=== Work to complete ===
• 1. The passage on prayer and the will of God lays out a protocol God set. List each step of that protocol in the order given.
• 2. According to the passage on prayer and the will of God, why does the second kind of God's will depend on people rather than being certain to happen?

=== Source ===
Prayer and the Will of God

 

God is not willing that any should perish but that all should come to repentance… The heartbeat of God is seen in this passion of his – to see no one perish but to see all come to repentance. If we can have the goodness of the Lord established as a cornerstone of thought or cornerstone of theology, it will set the boundaries for what we will tolerate and what we will not tolerate; what we will entertain and what we will reject. It’s important, because as things get more heated and more difficult, and it’s obvious that there is great calamity in the world, it’s a brilliant opportunity for those who have faith in God, those who have their hope in the Lord, that joyful anticipation of good, it’s a brilliant opportunity to show what the Lord has given to us.

 

Here’s these two realms, these are in the desire of the Lord. One is absolutely going to happen. The other is actually contingent upon your role. Those two definitions of the will of God are actually found in two Greek words describing the will of God. I won’t bore you with the words, but it comes down to this.  There is the will of God, found in Scripture that is absolute, immovable, we adjust us to it. It is unchangeable.  A good example: Jesus is coming back. You can vote yes, you can vote no. You can have a theology that is in favour, a theology that he has already come back and he lives in the heart of his people, it doesn’t matter what you believe, it’s going to happen. You don’t get to vote. It’s absolute, rock solid, locked in stone going to happen.

 

But the second one is what is his desire. It is what he wants to happen on the earth but because he follows the protocol he set – the protocol he set was that he put Man in charge of a planet; Man gave the keys over to the serpent; Jesus became a man, took the keys back; gave them back to Man and reassigned us. The position is clear – a partnership with the Lord that is illustrated through prayer. Prayer is not to persuade him.

=== Excerpt from a dataset ===

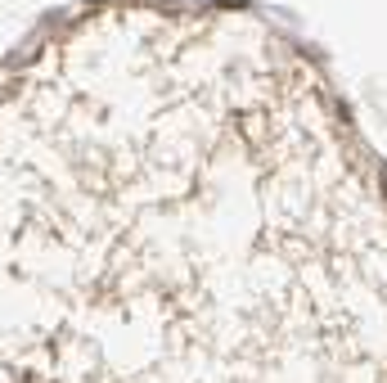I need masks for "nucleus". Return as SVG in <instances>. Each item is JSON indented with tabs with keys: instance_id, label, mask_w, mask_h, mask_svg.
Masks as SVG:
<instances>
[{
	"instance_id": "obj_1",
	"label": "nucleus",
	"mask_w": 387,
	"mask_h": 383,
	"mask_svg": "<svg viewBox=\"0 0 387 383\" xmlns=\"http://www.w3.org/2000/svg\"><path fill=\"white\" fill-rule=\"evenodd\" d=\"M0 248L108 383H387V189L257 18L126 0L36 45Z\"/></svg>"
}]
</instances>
---
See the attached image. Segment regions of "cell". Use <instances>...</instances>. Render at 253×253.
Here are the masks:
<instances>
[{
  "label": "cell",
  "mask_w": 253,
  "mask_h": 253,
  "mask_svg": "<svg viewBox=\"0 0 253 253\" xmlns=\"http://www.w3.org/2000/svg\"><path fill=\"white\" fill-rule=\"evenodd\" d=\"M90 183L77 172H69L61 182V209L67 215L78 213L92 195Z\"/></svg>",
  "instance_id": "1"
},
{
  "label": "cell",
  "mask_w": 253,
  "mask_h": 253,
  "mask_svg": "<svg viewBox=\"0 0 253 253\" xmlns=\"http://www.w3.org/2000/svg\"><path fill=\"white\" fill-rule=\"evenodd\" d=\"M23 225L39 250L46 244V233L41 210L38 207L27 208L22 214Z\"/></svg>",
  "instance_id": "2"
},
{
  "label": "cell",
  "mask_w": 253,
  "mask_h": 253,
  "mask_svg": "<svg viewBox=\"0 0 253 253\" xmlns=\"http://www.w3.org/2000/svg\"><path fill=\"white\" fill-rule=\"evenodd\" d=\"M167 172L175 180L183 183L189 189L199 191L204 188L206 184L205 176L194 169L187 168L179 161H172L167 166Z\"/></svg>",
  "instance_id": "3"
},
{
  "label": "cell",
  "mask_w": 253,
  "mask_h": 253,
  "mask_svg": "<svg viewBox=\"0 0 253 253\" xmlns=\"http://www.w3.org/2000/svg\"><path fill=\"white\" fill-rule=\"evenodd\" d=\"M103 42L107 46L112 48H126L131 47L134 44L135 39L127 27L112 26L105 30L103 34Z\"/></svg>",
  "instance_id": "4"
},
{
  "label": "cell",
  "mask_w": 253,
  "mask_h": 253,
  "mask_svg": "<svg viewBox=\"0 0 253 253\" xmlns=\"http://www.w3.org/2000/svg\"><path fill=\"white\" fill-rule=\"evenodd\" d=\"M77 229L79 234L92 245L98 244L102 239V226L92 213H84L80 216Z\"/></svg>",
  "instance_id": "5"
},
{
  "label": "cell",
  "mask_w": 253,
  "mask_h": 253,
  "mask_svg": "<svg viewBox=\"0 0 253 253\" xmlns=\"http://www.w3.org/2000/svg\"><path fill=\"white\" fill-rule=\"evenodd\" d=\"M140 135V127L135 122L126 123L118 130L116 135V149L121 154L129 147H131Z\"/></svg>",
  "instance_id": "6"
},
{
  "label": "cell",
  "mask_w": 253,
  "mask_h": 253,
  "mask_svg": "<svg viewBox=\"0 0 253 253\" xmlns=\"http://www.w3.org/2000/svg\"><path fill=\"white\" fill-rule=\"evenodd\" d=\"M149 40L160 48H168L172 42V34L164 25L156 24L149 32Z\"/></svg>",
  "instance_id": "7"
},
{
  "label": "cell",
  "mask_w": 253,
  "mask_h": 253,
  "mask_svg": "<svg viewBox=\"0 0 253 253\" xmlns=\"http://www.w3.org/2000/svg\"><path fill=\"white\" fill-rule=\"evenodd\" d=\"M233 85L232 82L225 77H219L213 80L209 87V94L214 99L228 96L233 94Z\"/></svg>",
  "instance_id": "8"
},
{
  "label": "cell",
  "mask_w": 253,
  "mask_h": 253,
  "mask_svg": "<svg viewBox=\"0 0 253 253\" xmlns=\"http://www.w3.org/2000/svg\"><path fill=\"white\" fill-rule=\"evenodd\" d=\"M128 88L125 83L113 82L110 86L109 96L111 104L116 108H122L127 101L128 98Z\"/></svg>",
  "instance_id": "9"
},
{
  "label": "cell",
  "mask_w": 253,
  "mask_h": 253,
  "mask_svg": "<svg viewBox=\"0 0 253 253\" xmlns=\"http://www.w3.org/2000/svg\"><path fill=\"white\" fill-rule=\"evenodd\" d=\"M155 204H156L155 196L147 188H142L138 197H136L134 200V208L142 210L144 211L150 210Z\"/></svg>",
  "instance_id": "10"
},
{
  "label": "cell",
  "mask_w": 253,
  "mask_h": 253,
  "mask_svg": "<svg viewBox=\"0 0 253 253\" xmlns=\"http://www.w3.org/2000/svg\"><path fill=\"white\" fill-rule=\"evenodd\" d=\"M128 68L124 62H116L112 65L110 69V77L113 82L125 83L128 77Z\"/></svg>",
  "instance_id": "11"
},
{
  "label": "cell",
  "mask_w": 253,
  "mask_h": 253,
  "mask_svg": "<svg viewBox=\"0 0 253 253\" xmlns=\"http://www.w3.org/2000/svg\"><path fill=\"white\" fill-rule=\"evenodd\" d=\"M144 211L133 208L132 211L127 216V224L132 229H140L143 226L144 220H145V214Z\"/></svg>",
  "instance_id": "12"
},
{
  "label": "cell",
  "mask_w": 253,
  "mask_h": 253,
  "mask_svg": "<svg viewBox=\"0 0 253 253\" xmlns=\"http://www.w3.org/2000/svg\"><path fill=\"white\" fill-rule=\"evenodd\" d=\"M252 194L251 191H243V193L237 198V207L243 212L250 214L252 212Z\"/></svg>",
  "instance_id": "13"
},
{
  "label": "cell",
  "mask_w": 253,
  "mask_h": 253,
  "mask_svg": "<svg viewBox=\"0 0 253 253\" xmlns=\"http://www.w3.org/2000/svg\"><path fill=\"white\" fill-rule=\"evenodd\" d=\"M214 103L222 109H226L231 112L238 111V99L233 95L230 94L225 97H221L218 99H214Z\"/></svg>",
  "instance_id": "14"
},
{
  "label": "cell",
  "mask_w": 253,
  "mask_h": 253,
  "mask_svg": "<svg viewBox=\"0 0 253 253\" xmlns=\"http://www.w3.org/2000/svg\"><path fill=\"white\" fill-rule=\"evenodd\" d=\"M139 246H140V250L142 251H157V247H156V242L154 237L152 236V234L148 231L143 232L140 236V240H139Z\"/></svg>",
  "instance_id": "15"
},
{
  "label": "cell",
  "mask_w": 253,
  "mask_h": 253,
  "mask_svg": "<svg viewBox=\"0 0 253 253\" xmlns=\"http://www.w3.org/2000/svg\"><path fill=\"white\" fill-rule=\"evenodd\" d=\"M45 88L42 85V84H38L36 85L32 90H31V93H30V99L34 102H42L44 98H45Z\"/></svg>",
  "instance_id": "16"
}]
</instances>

=== Results of the tasks ===
• 1.
1. God put Man in charge of a planet.
2. Man gave the keys over to the serpent.
3. Jesus became a man and took the keys back.
4. He gave the keys back to Man and reassigned us.

• 2. God follows the protocol he set, in which he put Man in charge of the planet. Jesus took back the keys that Man had given the serpent and returned them to Man, so God's desire on earth comes about through a partnership with him that is shown through prayer.